## VORLIEGENDER TEXT
════

3. Die dritte, von den beiden vorangegangenen Fragen nochmals gut zu unterscheidende, ist die Frage nach der ethischen Grundlage über die Verfügung der Organe der hirntoten Menschen. Wem gehört der Leichnam? Er gehört nicht dem Arzt, er gehört aber auch nicht den Verwandten, er gehört nicht der Gesellschaft und nicht einer ihrer Institutionen (z.B. dem Krankenhaus). Aber er kann auch nicht mehr der Person gehören, die sich zu ihren Lebzeiten in diesem Leib dargestellt und verwirklicht hat. Der Leichnam gehört niemandem im Sinn von besitzrechtlichen Kategorien. Angesichts des Geheimnisses des Todes sind im Vergleich zu univok besitzrechtlichen Regelungen nur analoge Aussagen möglich. Um die Ehrfurcht, die wir dem Toten schulden gegen Mißbrauch zu schützen, können wir im finalen Sinn sagen: Der Leichnam gehört der Erde, er gehört pietätvoll begraben. Niemand hat also einen Rechtsanspruch auf die Organe eines anderen Menschen, auch nicht auf die Organe eines Toten. Organspende hingegen ist eine sinnvolle Möglichkeit und von Johannes Paul II. als Akt hoher Nächstenliebe gewürdigt worden (Evangelium Vitae Nr. 86). Aber Spende muß Spende bleiben.

════

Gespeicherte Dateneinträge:
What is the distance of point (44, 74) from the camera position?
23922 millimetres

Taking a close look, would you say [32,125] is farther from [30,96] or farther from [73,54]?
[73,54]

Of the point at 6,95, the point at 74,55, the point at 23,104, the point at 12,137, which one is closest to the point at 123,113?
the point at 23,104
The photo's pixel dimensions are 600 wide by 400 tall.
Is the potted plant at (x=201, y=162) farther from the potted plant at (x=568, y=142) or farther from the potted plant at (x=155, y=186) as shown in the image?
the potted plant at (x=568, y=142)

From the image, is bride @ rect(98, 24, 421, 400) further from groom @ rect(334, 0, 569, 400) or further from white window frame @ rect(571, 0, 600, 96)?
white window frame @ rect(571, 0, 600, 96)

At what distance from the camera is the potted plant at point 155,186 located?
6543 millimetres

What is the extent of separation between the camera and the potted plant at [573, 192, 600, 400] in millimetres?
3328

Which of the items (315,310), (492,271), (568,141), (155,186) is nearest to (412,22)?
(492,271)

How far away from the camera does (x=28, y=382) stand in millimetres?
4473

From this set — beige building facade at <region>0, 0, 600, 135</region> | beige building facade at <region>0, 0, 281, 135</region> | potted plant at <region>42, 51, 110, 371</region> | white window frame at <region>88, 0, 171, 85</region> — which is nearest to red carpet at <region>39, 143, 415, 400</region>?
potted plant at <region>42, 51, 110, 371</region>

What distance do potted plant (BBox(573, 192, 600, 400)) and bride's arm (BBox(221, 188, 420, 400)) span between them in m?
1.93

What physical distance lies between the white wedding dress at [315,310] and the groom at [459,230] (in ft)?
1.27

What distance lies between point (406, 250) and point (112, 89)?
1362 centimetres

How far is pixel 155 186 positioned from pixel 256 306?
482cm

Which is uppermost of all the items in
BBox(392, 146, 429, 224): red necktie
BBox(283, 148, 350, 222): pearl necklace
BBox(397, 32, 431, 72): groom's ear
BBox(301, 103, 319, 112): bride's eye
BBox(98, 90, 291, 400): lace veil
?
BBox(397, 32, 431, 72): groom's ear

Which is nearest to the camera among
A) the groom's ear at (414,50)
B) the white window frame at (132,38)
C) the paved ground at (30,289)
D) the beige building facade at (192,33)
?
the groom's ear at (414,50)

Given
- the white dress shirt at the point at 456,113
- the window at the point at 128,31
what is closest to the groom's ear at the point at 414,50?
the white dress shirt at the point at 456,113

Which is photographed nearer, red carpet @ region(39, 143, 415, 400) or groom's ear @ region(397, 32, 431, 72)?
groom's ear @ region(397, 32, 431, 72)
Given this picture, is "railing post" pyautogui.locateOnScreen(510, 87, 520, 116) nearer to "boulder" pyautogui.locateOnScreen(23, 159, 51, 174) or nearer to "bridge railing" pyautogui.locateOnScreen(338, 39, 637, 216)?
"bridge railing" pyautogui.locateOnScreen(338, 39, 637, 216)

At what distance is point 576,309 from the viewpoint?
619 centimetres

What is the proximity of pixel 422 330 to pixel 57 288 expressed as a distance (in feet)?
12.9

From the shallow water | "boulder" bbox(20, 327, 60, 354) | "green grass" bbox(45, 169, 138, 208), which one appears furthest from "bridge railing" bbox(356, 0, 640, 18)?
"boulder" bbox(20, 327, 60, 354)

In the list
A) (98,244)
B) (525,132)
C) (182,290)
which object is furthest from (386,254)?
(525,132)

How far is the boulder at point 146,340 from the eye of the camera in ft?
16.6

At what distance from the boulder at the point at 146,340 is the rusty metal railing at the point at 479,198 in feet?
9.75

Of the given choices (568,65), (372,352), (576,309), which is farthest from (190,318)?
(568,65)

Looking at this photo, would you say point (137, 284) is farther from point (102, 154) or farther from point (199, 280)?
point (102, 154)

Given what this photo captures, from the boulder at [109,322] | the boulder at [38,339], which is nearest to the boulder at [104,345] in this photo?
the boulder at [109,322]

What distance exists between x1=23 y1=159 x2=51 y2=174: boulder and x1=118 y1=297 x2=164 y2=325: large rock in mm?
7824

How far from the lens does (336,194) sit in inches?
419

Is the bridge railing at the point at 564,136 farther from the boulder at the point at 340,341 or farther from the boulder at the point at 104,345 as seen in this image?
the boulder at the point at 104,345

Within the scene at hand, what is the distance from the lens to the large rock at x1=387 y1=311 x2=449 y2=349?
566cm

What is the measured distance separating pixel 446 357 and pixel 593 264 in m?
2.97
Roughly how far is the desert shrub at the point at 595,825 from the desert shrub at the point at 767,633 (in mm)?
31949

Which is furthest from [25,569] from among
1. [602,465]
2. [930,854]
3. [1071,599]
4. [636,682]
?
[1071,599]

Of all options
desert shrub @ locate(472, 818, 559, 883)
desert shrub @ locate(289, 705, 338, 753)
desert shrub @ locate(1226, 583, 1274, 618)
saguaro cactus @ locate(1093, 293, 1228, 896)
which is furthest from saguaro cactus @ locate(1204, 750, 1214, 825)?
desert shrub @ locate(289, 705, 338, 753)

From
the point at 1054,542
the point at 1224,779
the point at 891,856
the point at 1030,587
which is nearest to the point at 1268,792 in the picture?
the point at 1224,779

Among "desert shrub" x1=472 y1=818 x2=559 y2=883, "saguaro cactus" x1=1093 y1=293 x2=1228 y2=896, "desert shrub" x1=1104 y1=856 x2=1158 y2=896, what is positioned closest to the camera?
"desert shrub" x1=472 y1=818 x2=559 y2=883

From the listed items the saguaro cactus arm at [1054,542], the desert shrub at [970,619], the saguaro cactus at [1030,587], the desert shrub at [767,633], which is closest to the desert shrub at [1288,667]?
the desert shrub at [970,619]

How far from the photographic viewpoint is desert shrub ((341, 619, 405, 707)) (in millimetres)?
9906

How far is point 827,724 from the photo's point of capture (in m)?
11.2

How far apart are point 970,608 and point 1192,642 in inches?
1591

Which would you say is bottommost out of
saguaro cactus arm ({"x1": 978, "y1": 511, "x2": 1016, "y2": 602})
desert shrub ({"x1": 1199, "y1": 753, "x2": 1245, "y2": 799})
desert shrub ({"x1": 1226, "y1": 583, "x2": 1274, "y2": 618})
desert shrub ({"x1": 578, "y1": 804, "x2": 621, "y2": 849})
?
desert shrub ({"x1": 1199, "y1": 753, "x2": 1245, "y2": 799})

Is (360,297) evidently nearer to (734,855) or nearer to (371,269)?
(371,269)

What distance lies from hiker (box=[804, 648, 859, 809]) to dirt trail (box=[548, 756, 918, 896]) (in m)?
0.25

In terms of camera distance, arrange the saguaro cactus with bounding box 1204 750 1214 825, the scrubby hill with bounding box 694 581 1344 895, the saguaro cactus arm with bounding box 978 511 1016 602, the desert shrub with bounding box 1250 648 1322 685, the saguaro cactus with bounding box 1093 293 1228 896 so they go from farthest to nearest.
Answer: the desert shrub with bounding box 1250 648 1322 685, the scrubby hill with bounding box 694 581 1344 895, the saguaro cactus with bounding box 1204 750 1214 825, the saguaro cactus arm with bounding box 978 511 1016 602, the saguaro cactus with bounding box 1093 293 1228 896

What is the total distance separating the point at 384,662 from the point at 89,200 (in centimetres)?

════

## AUFGABENSTELLUNG
Warum heißt es im Text über die Organe hirntoter Menschen, der Leichnam gehöre der Erde? Antworten Sie in ein bis drei Sätzen. Stützen Sie sich allein auf den Text.

## ANTWORTBEREICH
Mit dieser Aussage soll die Ehrfurcht, die wir dem Toten schulden, gegen Missbrauch geschützt werden. Gemeint ist sie nur in einem analogen, finalen Sinn. Im besitzrechtlichen Sinn gehört der Leichnam niemandem, und angesichts des Geheimnisses des Todes sind keine eindeutig besitzrechtlichen Aussagen möglich.